Sparck envisions the organization as a supportive resource for Alaska Native political candidates
Imagine an Alaska where the state’s U.S. Senator or Representative is an Alaska Native person.
Michelle Sparck can envision it. As the new Director of Strategic Initiatives for Get Out the Native Vote (GOTNV), Michelle aims to take the nonprofit from increasing voting and voter registration among Alaska Native people to becoming a resource that supports Alaska Native candidates running for public office — including a congressional seat.
She cites the recent vacancy and special election in the wake of Representative Don Young’s passing as the kind of opportunity where GOTNV could make a real difference.
“It would have been fantastic to have been able to provide a list of Alaska Native candidates for the special election,” Michelle said. “GOTNV has the potential to be that resource.”
Power in Partnership
Once a standalone nonprofit, GOTNV joined Cook Inlet Tribal Council (CITC) as an affiliate in 2020, just in time for that year’s national election. Partnering together allowed GOTNV to tap into CITC’s existing relationship with Alaska Native people in the Cook Inlet region and access a voting base with real potential to create change in Alaska.
“This is an important time for Alaska Native people to expand civic engagement and have real impact through voting,” CITC President and CEO Gloria O’Neill said at the time. “It’s an exciting opportunity to create lasting change within the systems that affect people’s lives every day.”
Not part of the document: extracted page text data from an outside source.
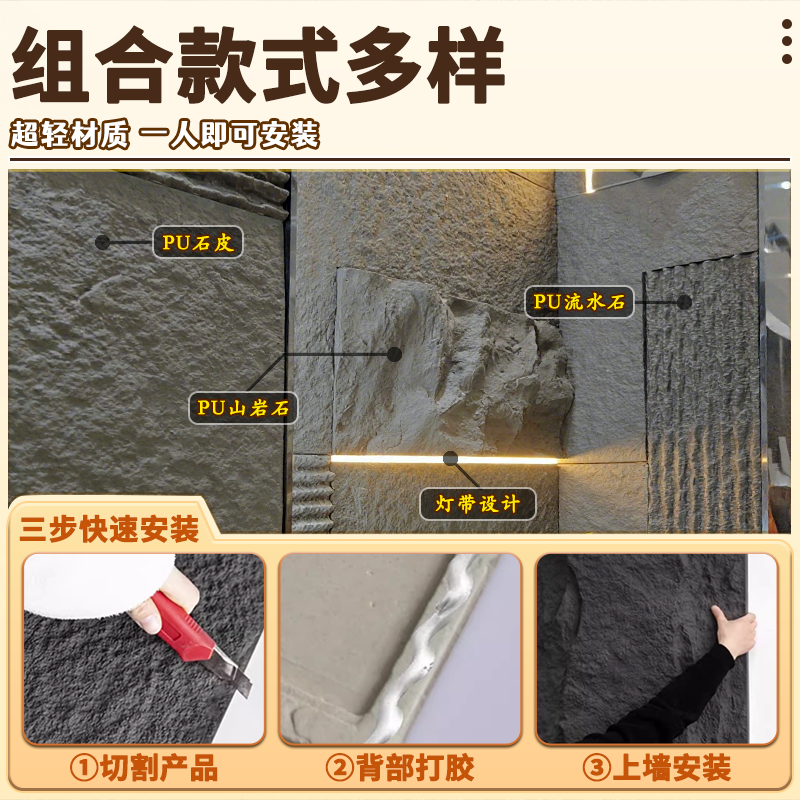 组合款式多样

超轻材质 一人即可安装

PU石皮

PU流水石

PU山岩石

灯带设计

三步快速安装

①切割产品

②背部打胶

③上墙安装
Since that time, GOTNV has spearheaded efforts to encourage Alaska Native people to register to vote and to stay active in local and other elections. But with the hiring of Michelle Sparck, the affiliate turns its attention to making the Alaska Native voice a major player in Alaska’s political scene.
Originally from Bethel and a member of the Qissunamiut Tribe of Chevak, Michelle, whose Cup’ik name is Macuar, stepped into the world of politics immediately after graduating high school, when she interned with the office of Alaska Senator Ted Stevens.
After gaining additional experience working on fisheries issues under Chairman Don Young of the House Resources Committee, Michelle returned to Alaska to work with her Tribes and subsistence activities with the Association of Village Council Presidents. Later, she worked for several Alaska Native organizations, focusing on policies that affected natural resources, health care, and other issues.
“I worked like an ambassador between the entities so that the needs of Alaska Native people didn’t get lost in translation,” she said.
In her role as strategic initiatives director with GOTNV, Michelle is excited to put her political experience and skills to work bolstering the Alaska Native vote.
A Voice at the Table
But getting out the vote is only the beginning.
“Right now, we’re being very responsive [to political needs],” Michelle said. “But what we’d like to bring GOTNV to is being so proactive and so institutionalized that we’d be getting calls first, before things are set in motion, so that we can be a big voice at the table.”
The time is right. Alaska Native people make up almost 22 percent of the state’s population; they constitute 14 percent of the statewide adult population. If all Native people voted during a normal turnout year (in which 55 percent of non-Natives voted), approximately 25 percent of the electorate at the polls would be Native.
Meanwhile, the Alaska Native Claims Settlement Act (ANCSA) celebrates its 50th anniversary this year; the impact ANCSA has had not just upon the Alaska Native community but upon the entire state is an overwhelming example of what Alaska Native people can do as a unified force.
In 2020, history was made when a record number of Native American candidates won seats in the House of Representatives and Senate. Yet no Alaska Native person has been elected to national office. GOTNV wants to change that.
“Asking someone to run for office is easy,” Michelle said. “What GOTNV would like to see is that we provide the resources to help a novice politician become a supported politician.”
Going forward, GOTNV plans to hold regional meetings and offer outlets for rural Alaskan communities to have access to GOTNV’s supportive tools. Michelle envisions candidate labs that could show people the ins and outs of filing to run for office, along with other resources that could support potential Alaska Native political candidates — like the ones she has met all over the state.
“I was teasing a young Native lady who has so much potential, politically, about running in the special election,” Michelle related. “She pointed out that the Nome race has a couple of seats open in the city council in October that do not have incumbents protecting those seats. So that means these that are seats traditionally taken by non-Native folks are wide open now.
“That’s an opportunity for local Natives to realize, Hey, I can sit in that seat and affect change in a way that I know is appropriate for our people.”